No, well I am the eldest, so I suppose I had the advantage of having both of my parents encouraging me to be bolder because I was the first child. Regardless of if I was a girl or a boy, both of them really pushed me, and maybe it’s the relationship I had with my father as well, but he really pushed me, andI think it was less about being a daughter and more about being the eldest.
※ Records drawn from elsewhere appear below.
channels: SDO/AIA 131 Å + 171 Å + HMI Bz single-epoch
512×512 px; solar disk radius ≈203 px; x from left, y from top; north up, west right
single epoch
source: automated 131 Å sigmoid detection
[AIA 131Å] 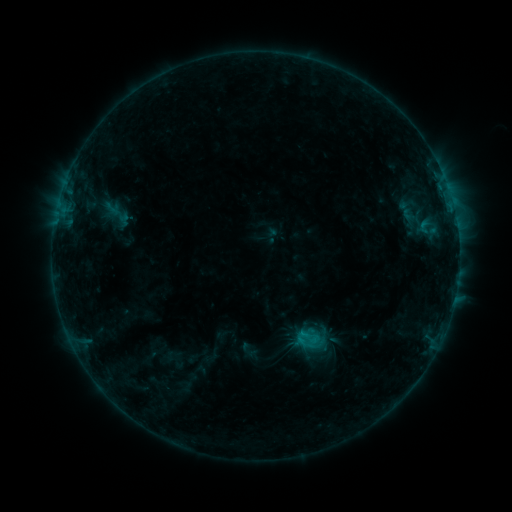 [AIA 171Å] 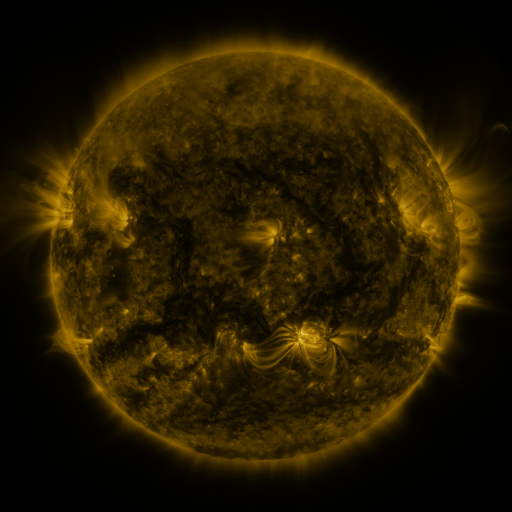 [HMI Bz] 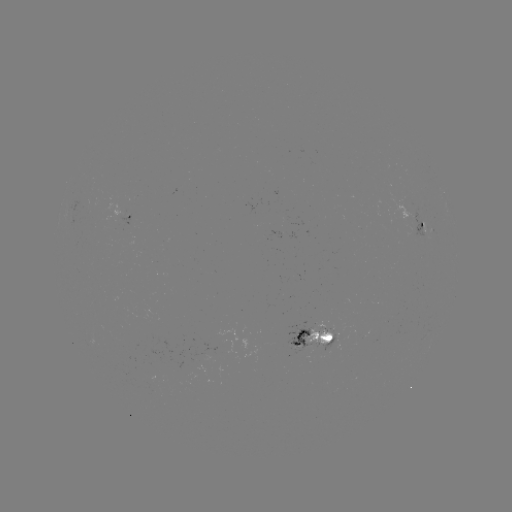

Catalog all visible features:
sigmoid: (411, 216)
What is your favorite book?
Don’t have one. I actually giggled a little bit on that question. I am so busy. I am so busy, I don’t really make the time, but I really don’t make the time to truly read for pleasure. Now I’ve done an awful lot of reading on environmental sustainability, social responsibility, and those sorts of things. First of all, there’s a lot of reports that has come out lately, surely in the UK, it’s probably less so in the US even though it’s more important in the US. In the UK there is annual report within the company, it’s a very important thing to focus on as the company grows and it’s an expectation from investors, so I actually I spent the weekend reading a ton of materials on who are the companies that are best in class out there, what are we doing versus what they’re doing, and what are some of the plans that we should put in place to get there. We have an aspiration to be number one in our sector and to be best in class across the board in the environmental and social space but we’ve still got work to do, so anyway, I’m boring, but that’s what I’ve been spending my time doing.
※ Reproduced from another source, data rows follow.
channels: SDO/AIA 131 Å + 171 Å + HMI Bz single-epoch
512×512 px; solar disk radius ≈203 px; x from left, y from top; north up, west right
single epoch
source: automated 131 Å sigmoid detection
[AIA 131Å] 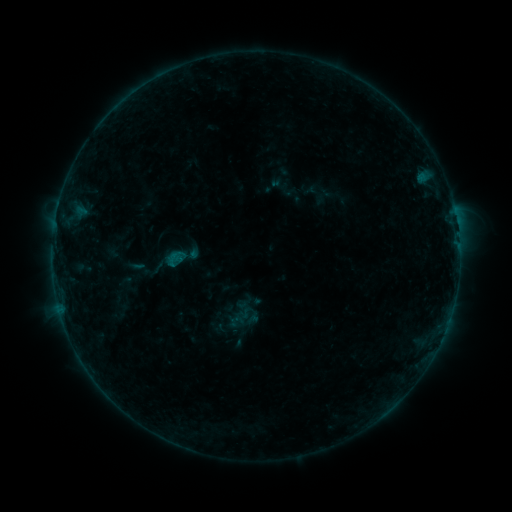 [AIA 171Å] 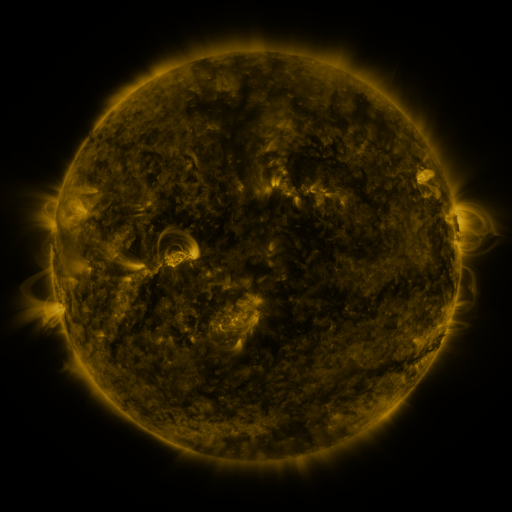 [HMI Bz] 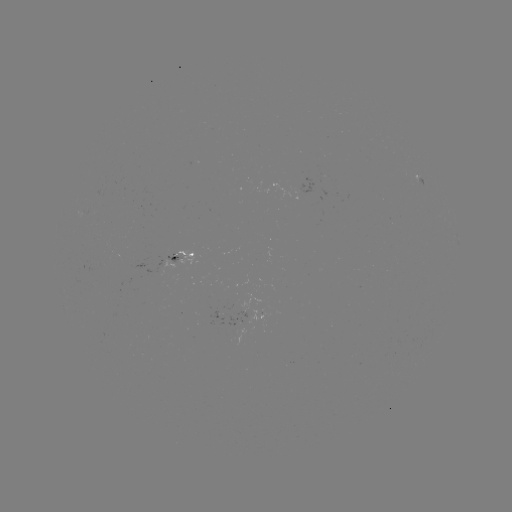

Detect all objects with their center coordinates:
sigmoid: (172, 260)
What do you most value in friendship?
I don’t think I’ve got one thing but a number of things that I could say was certainly clear support I’ve got a number of friends that are mentors to me whether you really wanna call it that but support me and love me but when I’m going array slap me upside the head and tell me and because that relationship is full of trust that’s not taken negatively they know me so well ‘ah Debbie maybe you gotta think about this’ sort of thing and that loyalty and trust goes with that and the support the feedback the trust and loyalty and certainly the empathy having a shoulder to cry on if you need it usually I don’t have it that often but always there for you type of thing. I whack them on the side of the head every so often too.
What trait are you most uncomfortable about in yourself and in others?
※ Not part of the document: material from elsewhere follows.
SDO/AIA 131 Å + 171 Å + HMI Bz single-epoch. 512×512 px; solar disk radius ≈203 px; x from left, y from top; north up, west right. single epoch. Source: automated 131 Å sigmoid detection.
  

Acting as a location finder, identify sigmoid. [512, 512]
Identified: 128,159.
It’s probably two different things. For myself, I’ll listen to some feedback that I’ve given as I try to develop and grow, and I’ve been told a number of times that I have to be more patient. It’s probably a little bit to do with what I do for a living, I mean you’re in an operating environment, you’ve gotta make decisions very quickly, you’ve got to be courageous and bold and ask and just get stuff done, and so I’ve been told ‘ugh, settle down a little bit!’ So I would say that’s something that I reflect on, I try real hard to make sure that I am patient. I think in others what drives me crazy are the real self-centred egotistical people, and when you’re an executive, you see a lot of that. For me, it’s not about the individual, it’s about what’s best for the business and what’s best for the people around you. I’m there to remove barriers and serve and help and mentor the people that work for me, versus ‘oh I’m God I’m on the top of the mountain and it’s all about me,’ it’s not about me, it’s about them, and so it drives me crazy when I see that, but unfortunately in executive ranks, you see it.
What do you feel is the most overrated virtue?
Performance, and it goes back to assimilating to men and not exuding your essence I think. It took me a bit to learn, and maybe it did work for me for a while, but it’s about celebrating differences, leveraging your uniqueness, finding your own voice, and exuding your essence.